The Old School

Taken from the School Magazine in the 1930's.


The Old School by Phyllis M. Sellick (1921 - 1929)

"When we look at our modern building in the Parks it seems a thing of the dim and distant past that we should ever have been housed in buildings other than these. Yet to some of us who spent all our Secondary School life there, those hopelessly inadequate buildings now known as "The Old School" will always be a lasting memory.

"Let us imagine ourselves transported from our present airy buildings to those in Dampiet Street and Blake Street. There is no Hall, no Staff Room, no Kitchen, for we are in the days when the School is housed in the buildings of the Art and Technical Institute, before the warehouse is added to the noble pile. It is 9.30am and the bell rings for Prayers. The whole school crowds into the annexe, three girls to a desk and a row in each gangway. The piano is wedged under one of the windows.

"It is now 12.30 or a little later. What is this row of girls marching through George Street? These are the dinner girls on their way to lunch at a local café. There is no room for them in the School.

"Games times has arrived. We have not far to walk - only to the Albion Football Field, but to who will fall the task of wheeling the marker? There it goes rattling and bumping over the paving stones and gratings (oh! those gratings!) of St. Mary Street, causing many a sober citizen of Bridgwater to start in alarm at the fearful and wonderful noise.

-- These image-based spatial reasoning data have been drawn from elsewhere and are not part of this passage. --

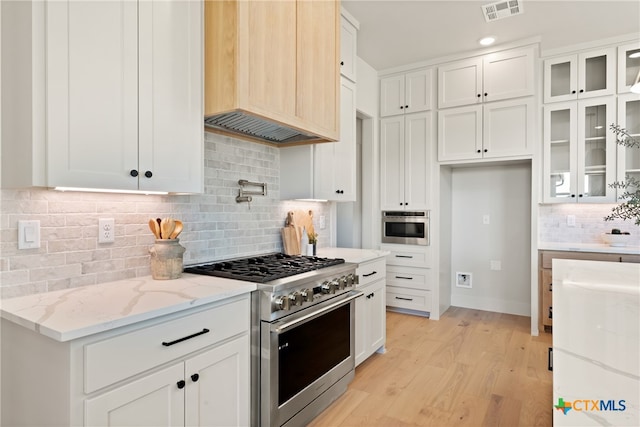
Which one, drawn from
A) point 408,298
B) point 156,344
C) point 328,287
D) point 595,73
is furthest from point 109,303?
point 595,73

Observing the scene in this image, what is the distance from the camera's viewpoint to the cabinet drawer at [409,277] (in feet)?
13.6

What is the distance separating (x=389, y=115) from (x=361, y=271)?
2.29 meters

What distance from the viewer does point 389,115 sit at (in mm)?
4332

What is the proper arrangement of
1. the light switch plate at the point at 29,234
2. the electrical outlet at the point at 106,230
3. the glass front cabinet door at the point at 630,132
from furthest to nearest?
the glass front cabinet door at the point at 630,132 < the electrical outlet at the point at 106,230 < the light switch plate at the point at 29,234

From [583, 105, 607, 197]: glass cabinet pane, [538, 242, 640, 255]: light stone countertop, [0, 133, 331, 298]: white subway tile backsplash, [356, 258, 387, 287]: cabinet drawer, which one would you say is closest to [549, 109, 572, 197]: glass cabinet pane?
[583, 105, 607, 197]: glass cabinet pane

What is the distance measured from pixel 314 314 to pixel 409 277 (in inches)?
94.7

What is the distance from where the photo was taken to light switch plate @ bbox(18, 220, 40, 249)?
1.49 m

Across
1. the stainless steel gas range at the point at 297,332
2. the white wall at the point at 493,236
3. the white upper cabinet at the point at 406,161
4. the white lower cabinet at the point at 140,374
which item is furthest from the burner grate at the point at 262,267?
the white wall at the point at 493,236

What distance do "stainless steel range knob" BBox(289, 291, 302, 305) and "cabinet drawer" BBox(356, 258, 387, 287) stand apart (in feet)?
2.81

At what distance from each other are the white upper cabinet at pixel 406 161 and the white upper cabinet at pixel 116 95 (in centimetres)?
284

"We must skip over some little time and imagine ourselves in the year when the warehouse is converted to accommodate our growing numbers. It is the morning of the opening. We crowd curiously in at the outer door, and pass through the cloakroom into the Hall. Shall we see the blue flagstones of the dear departed warehouse or is rumour once more a lying jade? Here are the Staff Room, the Kitchen and an extra classroom at the end commanding a glorious view of the bicycle shed. What is this odd-shaped room approached by three steps? Officially it is designated a cupboard, but it is soon to house the Sixth From.

"A word about the gentle slope by which our extra buildings are entered. It is an innocent looking slab of stone but alas! The gradient is such that many a maiden measures her length. Behold a workman appears and chops away at our slab, making a surer foothold for our erring feet. Even now it has to be descended cautiously.

"We feel more at ease in our converted buildings. We no longer adjourn to Trinity Hall for Singing and Drill (yes it was Drill - not a shred of apparatus). No longer do the dinner girls invade the local cafe; we use our own Hall.

"Now we hear rumours of a new school to be built on the Park Road site. Eventually Games pitches and a Pavilion are provided and Lord Eustace Percy comes to open the Pavilion officially. Incidentally he walks carefully round the Guard of Honour drawn up for him! So often do we hear the rumour that the School is coming and so often does it now come that we almost lose hope, but at last one afternoon the school is roused with the joyful tidings that the building will be commenced quite soon. We realise that it is still some way off but the hope of what will be spurs us on. Somehow the long weary way to the games Field grows a little shorter when we think that soon our School buildings and our Games Field will be together.

"Now our School is nearly finished. There are great preparations for the opening ceremony to be performed by the Duchess of Atholl. Many and varied are the plans we make for the grounds. Our unofficial visits to the new building leave us thrilled to know that here will our School be housed. The great day arrives. The weather is kind to us and everything passes off very successfully. At last the School is in its new buildings.

"Yet it is with regret that we say "Goodbye" to our Old School. It is here that out school life has been spent and, however much we admire the new buildings, to those of us who are leaving, they can never mean the same as the Old School. We had pleasant times here - our lessons in the courtyard (even if there were spiders) our Socials and meetings of Societies in the Hall (even if they were crowded) and the Upper Sixth will not soon forget the joys of the Committee Room as a classroom."